Para tanto, partindo-se da literalidade dos dispositivos que autorizam ao magistrado proferir sentença de falência e, frente ao imperativo das expressões “decretará” ou “será decretada” no caput dos artigos 73 e 94 da Lei n.11101/05, abre-se a opção de sancionamento mais gravoso ao devedor que, maliciosamente, busca o Judiciário para se escorar nos benefícios advindos da recuperação.
E pelo cotejo da análise pericial com as hipóteses prescritas no inciso III, do art.94 da Lei n.11101/05 – visto não exigir impontualidade do devedor ou vencimento do título – a má utilização da recuperação pode eclodir e, por conseguinte, impelir o juízo à decretação da quebra.
Conforme Giorgio Del Vecchio:
“O modo indicativo não existe para o Direito, e quando é usado nos Códigos tem realmente um significado imperativo. Também estão fora absolutamente do campo do Direito, os conselhos e as simples exortações: em geral, todas as formas atenuadas de imposição não têm caráter jurídico. Acontece que encontramos, com frequência, especialmente nas legislações antigas, enunciados de fatos e opiniões que não têm natureza imperativa. Mas isto não nos deve levar a erro: tais enunciados, embora contidos materialmente em textos legislativos, não têm caráter jurídico. (…) sem conteúdo imperativo, (…) não têm significado, não pertencem propriamente ao Direito” [8].
Aludidos dispositivos contêm caráter compulsório e, ademais, a atuação drástica do juízo conferirá efetividade ao descrito no artigo 75 da Lei nº 11.101/05, mormente ao inciso II deste, ao afastar sociedades irrecuperáveis e, por outro lado, dar crédito àquelas que mereçam se manter [9].
Inconcebível que o devedor prossiga com a atividade se patente o intuito fraudulento da recuperação, ainda que comunicado o Ministério Público para providências criminais, pois estas têm efeito diverso.
Comente-se que o delito previsto no artigo 168 da Lei nº 11.101/05 contempla a prática de fraude antes da decisão concessiva da recuperação; ora, se o embuste se delineia logo de início e, portanto, autoriza a deflagração da persecução penal — mais gravosa e com consequências “corporais” ao devedor —, qual o motivo de não se permitir o sancionamento “cível”, consubstanciado no decreto de falência?

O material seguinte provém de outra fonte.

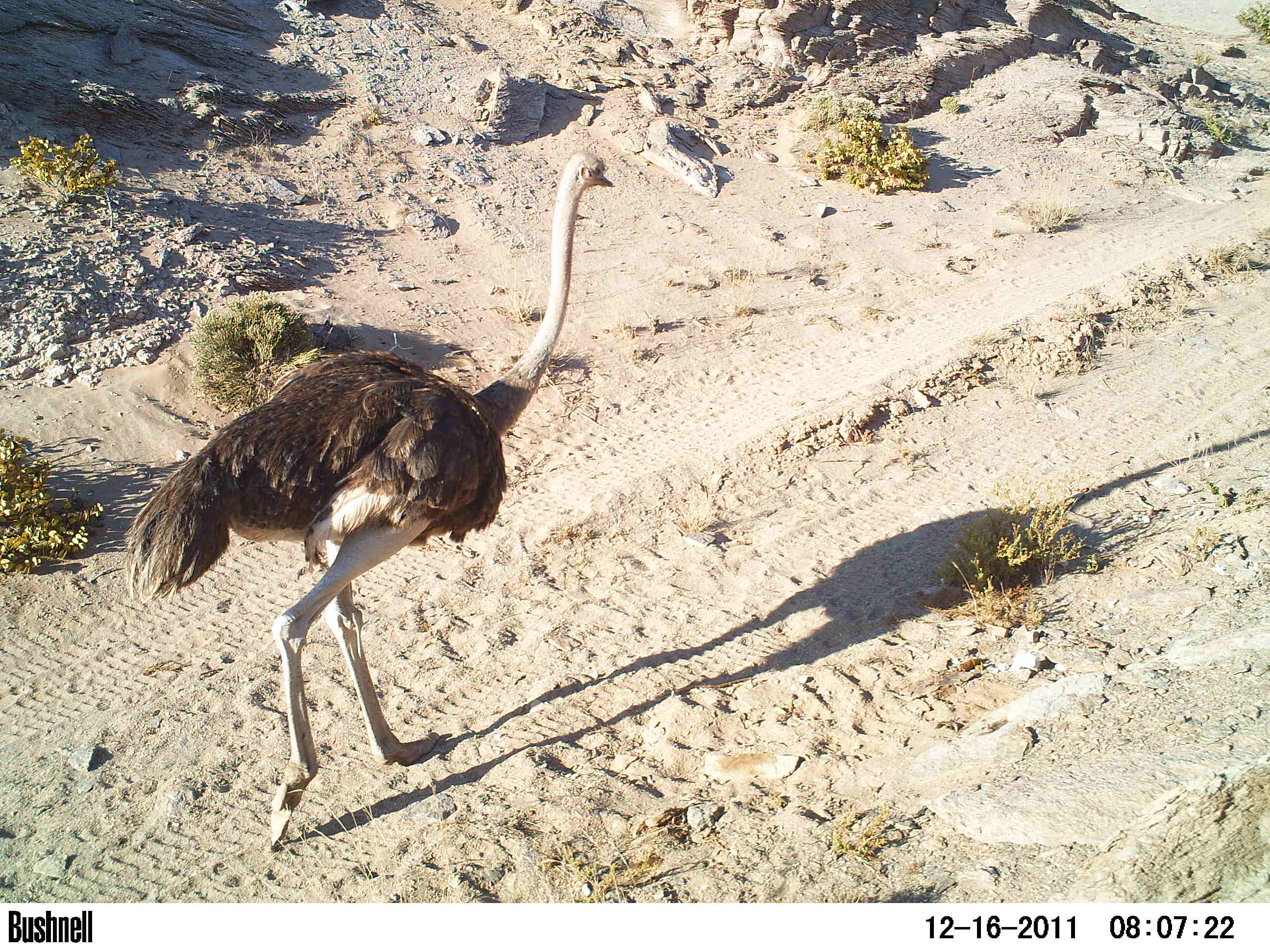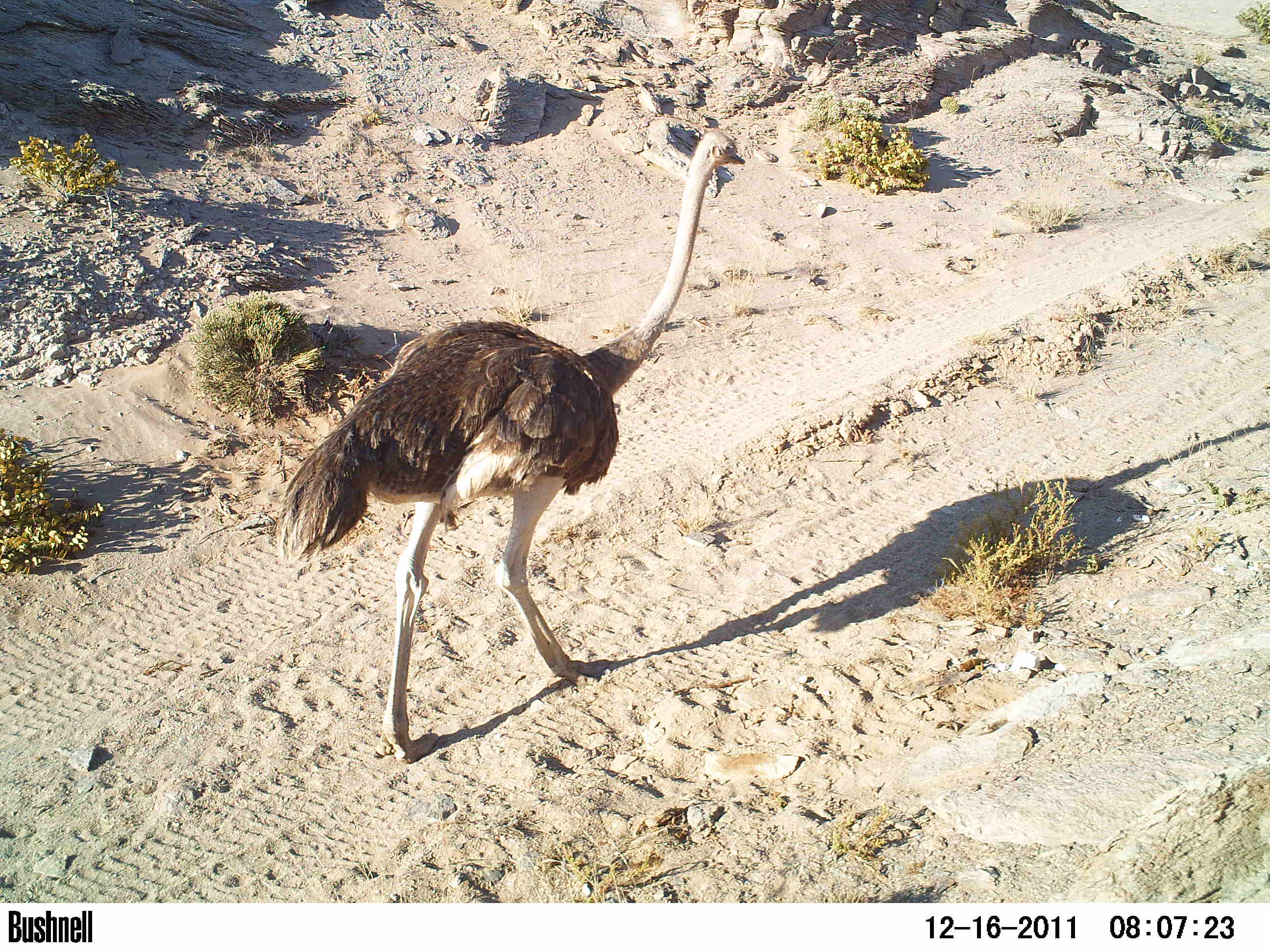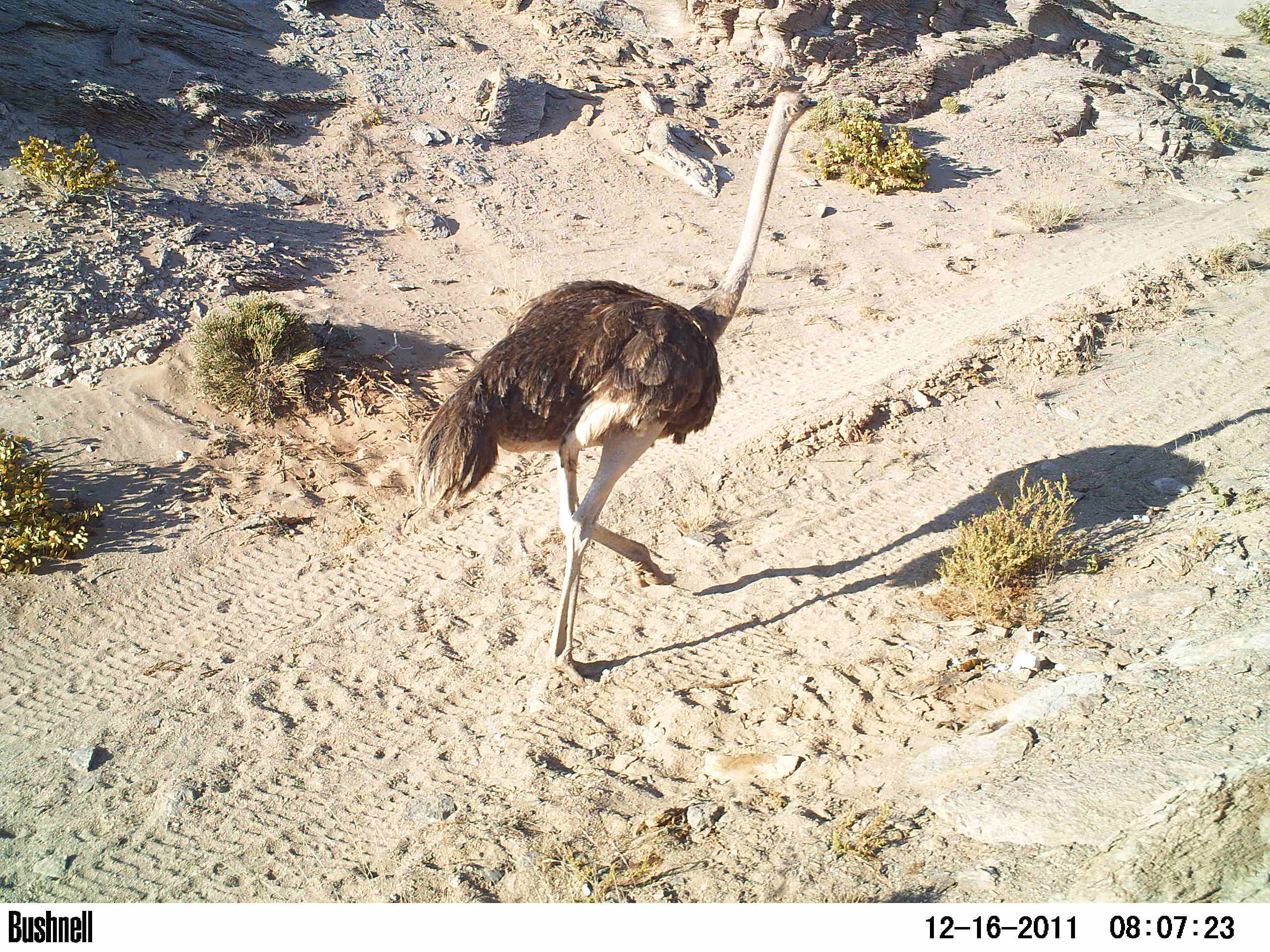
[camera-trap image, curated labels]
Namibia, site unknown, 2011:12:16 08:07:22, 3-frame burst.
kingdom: Animalia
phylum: Chordata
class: Aves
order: Struthioniformes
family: Struthionidae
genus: Struthio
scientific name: Struthio camelus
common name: common ostrich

E no intuito de evitar a tramitação de recuperação dada como “natimorta”, capaz de “contagiar” o sistema de insolvência, cabe ao Poder Judiciário coibi-la e ao Ministério Público, cônscio de seu papel de fiscal da ordem jurídica (artigo 127 da CF/88 combinado com artigo 178 do CPC), requerer a imediata convolação em quebra, sem embargo da persecução criminal.
Advirta-se que “a manutenção indefinida de situações jurídicas pendentes, por lapsos temporais prolongados, importaria, sem dúvida, em total insegurança e constituiria uma fonte inesgotável de conflitos e prejuízos diversos” [10]
O decreto de quebra, por conseguinte, revela-se o remédio mais adequado para impedir que a tentativa canhestra de soerguimento ingresse e, assim, “contamine” o sistema de insolvência. O indeferimento da recuperação “natimorta” não expurga o devedor imbuído de más intenções; somente posterga os efeitos nocivos de sua persistência no mercado e em desacordo com os ditames de lealdade, probidade e boa-fé.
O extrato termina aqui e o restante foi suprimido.